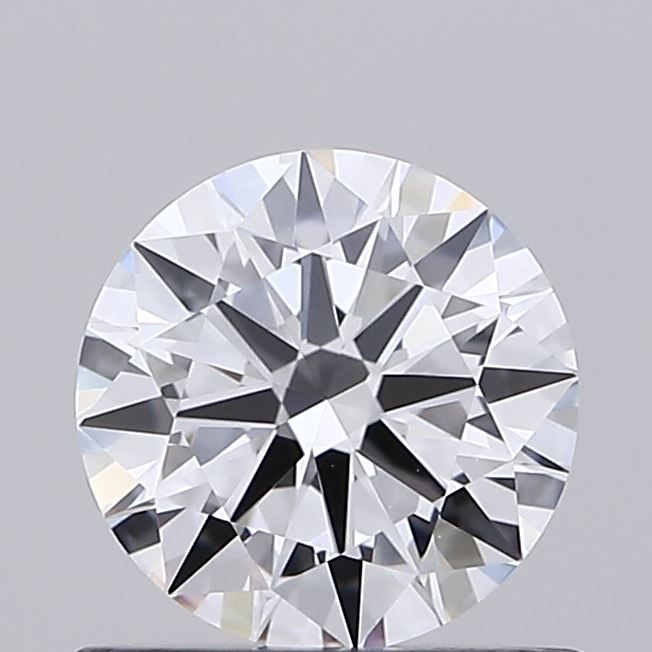 0.7ct Round E VVS1 Lab-Grown Diamond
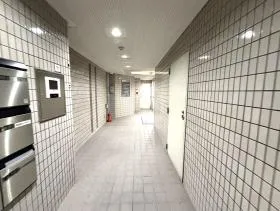 中井産業ビル2号館の外観
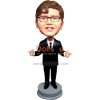 Groomsmen Bobble Heads
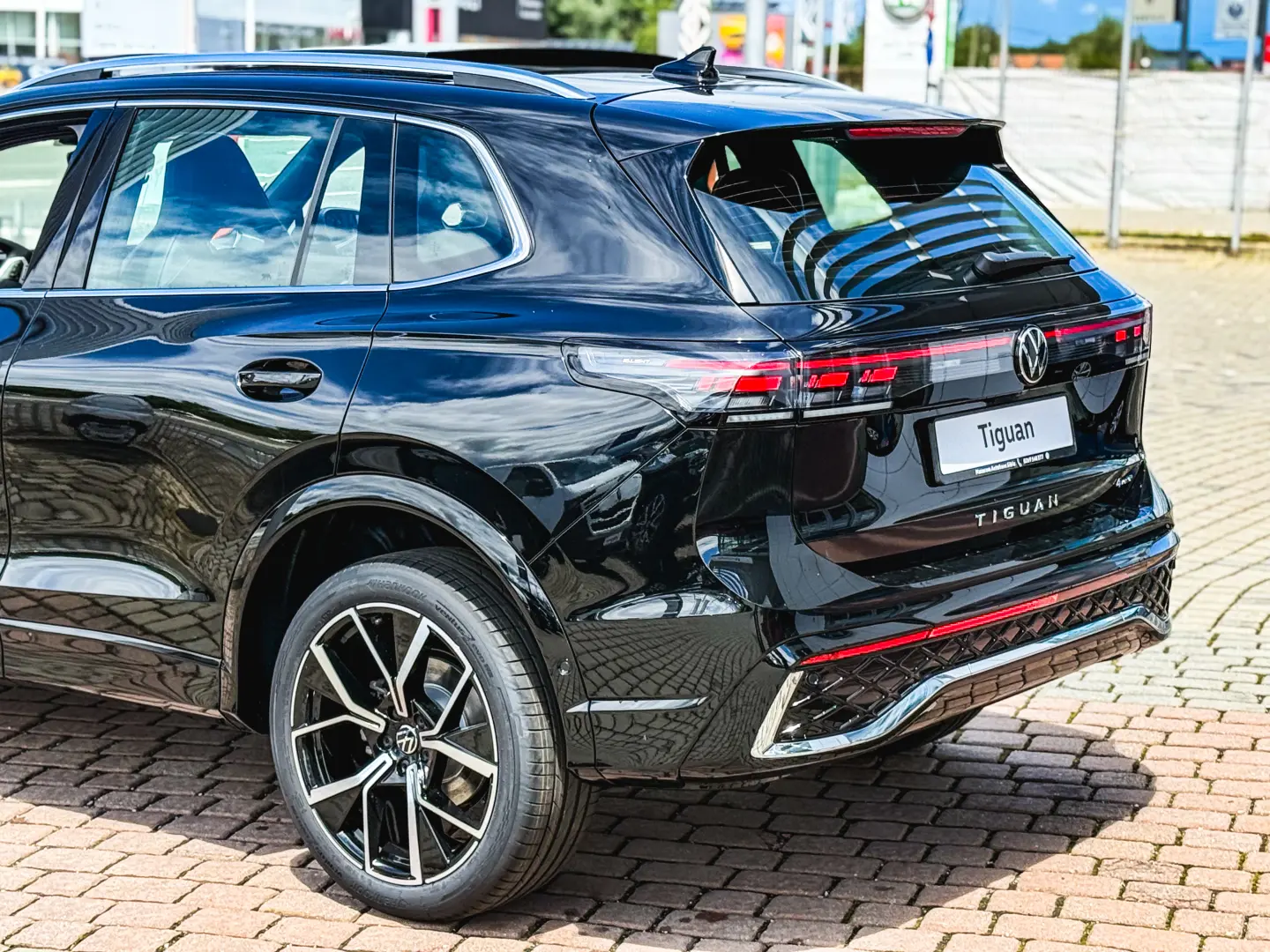 TIGUAN R-Line 2.0 TDI 193CP DSG 4Motion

──────────────────────────────

Work to complete:
Apart from the pictures, all of the data must be duplicated exactly as shown above.

Answer for this exercise:
 0.7ct Round E VVS1 Lab-Grown Diamond
 中井産業ビル2号館の外観
 Groomsmen Bobble Heads
 TIGUAN R-Line 2.0 TDI 193CP DSG 4Motion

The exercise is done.